#### 书面练习
数一数下列记录中含有字符串“metal”的行有多少，区分大小写，只写出数字。

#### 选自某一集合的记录
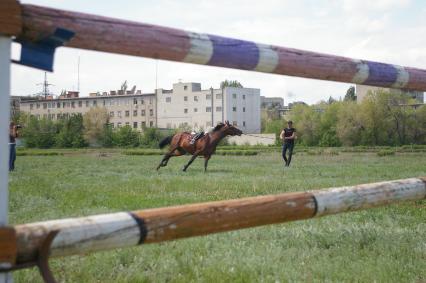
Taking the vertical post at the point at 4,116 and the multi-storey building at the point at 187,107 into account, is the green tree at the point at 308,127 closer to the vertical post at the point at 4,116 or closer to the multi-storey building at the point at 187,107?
the multi-storey building at the point at 187,107

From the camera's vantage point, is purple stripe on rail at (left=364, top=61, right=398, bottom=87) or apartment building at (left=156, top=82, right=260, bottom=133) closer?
purple stripe on rail at (left=364, top=61, right=398, bottom=87)

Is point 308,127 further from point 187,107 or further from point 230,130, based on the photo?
point 230,130

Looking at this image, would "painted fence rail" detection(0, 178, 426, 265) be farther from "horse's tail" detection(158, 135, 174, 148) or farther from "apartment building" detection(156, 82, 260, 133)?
"apartment building" detection(156, 82, 260, 133)

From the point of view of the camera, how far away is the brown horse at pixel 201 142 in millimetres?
20812

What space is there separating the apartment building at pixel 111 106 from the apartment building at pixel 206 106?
3613 millimetres

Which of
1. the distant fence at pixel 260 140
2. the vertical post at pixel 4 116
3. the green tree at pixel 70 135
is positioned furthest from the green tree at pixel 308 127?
the vertical post at pixel 4 116

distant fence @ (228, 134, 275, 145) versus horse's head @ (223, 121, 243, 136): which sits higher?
horse's head @ (223, 121, 243, 136)

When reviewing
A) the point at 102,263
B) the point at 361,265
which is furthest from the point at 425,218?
the point at 102,263

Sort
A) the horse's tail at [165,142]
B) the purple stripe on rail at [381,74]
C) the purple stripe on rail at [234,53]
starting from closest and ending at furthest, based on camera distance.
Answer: the purple stripe on rail at [234,53]
the purple stripe on rail at [381,74]
the horse's tail at [165,142]

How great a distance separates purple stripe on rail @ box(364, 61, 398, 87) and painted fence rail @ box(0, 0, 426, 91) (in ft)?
0.38

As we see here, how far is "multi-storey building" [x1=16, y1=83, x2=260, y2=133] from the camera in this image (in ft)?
410

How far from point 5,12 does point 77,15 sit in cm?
29

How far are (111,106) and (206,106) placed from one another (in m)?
26.5

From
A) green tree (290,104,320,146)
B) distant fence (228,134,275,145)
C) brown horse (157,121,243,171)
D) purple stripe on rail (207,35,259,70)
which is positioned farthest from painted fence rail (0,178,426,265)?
distant fence (228,134,275,145)
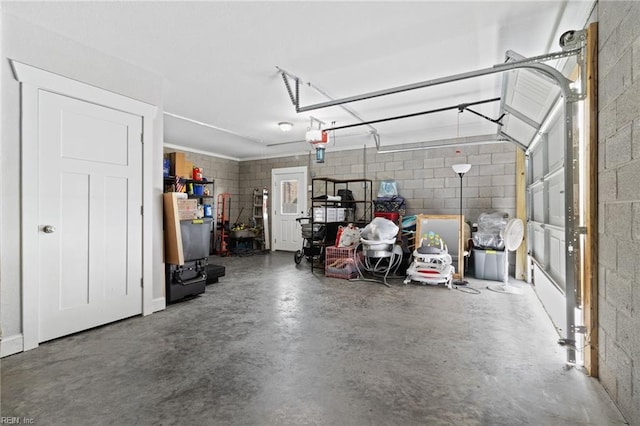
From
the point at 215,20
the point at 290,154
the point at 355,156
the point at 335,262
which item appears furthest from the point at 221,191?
the point at 215,20

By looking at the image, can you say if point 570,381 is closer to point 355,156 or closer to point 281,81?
point 281,81

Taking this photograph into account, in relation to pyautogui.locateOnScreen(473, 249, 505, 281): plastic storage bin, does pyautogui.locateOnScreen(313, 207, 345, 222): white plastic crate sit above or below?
above

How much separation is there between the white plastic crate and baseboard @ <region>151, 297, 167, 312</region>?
2.97 meters

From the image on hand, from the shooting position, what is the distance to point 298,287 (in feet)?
14.1

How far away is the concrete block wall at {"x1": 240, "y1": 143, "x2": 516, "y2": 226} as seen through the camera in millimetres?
5371

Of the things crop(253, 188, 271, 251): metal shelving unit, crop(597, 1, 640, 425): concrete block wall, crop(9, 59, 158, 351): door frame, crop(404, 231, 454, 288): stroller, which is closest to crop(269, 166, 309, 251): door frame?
crop(253, 188, 271, 251): metal shelving unit

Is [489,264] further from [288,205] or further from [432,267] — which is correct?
[288,205]

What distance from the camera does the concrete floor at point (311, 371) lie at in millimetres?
1615

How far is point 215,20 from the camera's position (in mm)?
2340

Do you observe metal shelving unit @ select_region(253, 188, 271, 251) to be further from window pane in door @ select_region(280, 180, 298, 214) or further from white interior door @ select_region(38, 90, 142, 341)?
white interior door @ select_region(38, 90, 142, 341)

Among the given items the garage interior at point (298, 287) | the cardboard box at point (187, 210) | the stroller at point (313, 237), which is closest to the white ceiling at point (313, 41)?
the garage interior at point (298, 287)

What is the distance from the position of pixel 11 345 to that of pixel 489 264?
5685mm

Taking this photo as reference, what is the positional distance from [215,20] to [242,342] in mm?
2649

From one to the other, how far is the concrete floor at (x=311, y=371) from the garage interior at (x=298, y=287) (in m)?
0.02
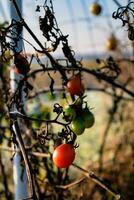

#### 本题答案
3